** Work order **
Begin at the line containing "1080 | 400 |" and end at the final line of the entries. Please reproduce those lines exactly.

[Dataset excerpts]
========
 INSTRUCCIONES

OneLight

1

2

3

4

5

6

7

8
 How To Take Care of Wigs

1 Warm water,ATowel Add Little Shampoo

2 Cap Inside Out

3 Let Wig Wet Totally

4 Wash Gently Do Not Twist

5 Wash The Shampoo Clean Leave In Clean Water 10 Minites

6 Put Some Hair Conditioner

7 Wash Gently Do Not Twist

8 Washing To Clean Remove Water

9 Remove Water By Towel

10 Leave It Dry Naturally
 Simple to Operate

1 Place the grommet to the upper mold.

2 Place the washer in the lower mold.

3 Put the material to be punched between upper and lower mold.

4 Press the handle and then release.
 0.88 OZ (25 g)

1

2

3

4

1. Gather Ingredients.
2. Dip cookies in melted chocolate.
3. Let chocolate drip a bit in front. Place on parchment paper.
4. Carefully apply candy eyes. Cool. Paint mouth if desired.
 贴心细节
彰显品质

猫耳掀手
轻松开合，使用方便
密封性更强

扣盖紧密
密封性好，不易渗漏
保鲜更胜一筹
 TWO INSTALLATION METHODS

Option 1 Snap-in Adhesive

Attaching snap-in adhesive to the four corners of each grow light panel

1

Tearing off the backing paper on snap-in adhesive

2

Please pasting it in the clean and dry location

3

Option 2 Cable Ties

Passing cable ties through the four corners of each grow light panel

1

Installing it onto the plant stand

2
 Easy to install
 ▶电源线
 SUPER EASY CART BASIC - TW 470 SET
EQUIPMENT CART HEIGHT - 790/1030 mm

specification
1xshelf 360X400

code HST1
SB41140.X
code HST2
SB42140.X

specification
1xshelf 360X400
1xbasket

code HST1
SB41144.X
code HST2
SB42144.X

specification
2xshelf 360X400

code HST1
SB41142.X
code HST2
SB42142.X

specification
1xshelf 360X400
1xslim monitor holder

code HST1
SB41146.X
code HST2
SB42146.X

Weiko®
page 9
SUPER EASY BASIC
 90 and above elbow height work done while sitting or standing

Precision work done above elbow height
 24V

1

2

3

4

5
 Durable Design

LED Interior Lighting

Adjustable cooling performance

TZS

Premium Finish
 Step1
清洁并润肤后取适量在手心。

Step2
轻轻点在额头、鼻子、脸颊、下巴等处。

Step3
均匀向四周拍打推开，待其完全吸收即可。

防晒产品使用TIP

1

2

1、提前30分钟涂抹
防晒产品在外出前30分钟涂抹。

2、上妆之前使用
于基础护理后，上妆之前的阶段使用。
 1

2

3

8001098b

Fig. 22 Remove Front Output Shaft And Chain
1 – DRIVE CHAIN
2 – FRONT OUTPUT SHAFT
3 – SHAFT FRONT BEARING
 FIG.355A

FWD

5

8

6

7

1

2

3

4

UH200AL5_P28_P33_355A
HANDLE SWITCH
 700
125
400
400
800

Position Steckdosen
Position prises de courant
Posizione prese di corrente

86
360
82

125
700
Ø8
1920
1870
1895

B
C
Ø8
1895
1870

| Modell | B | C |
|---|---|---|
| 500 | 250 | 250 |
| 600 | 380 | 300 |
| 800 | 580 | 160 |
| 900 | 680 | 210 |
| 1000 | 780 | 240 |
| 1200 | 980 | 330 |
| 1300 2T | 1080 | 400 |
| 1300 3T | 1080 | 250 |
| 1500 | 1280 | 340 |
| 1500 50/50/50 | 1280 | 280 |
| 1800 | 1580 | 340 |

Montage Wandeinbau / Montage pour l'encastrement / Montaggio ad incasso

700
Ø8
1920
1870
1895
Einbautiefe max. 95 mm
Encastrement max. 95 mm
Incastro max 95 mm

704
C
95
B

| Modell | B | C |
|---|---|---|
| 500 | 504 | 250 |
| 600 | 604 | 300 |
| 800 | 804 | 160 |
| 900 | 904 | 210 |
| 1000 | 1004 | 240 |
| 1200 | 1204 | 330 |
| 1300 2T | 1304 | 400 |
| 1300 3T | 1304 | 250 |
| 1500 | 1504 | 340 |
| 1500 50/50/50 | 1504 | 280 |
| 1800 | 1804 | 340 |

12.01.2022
========
** Finished exercise **
| 1300 2T | 1080 | 400 |
| 1300 3T | 1080 | 250 |
| 1500 | 1280 | 340 |
| 1500 50/50/50 | 1280 | 280 |
| 1800 | 1580 | 340 |

Montage Wandeinbau / Montage pour l'encastrement / Montaggio ad incasso

700
Ø8
1920
1870
1895
Einbautiefe max. 95 mm
Encastrement max. 95 mm
Incastro max 95 mm

704
C
95
B

| Modell | B | C |
|---|---|---|
| 500 | 504 | 250 |
| 600 | 604 | 300 |
| 800 | 804 | 160 |
| 900 | 904 | 210 |
| 1000 | 1004 | 240 |
| 1200 | 1204 | 330 |
| 1300 2T | 1304 | 400 |
| 1300 3T | 1304 | 250 |
| 1500 | 1504 | 340 |
| 1500 50/50/50 | 1504 | 280 |
| 1800 | 1804 | 340 |

12.01.2022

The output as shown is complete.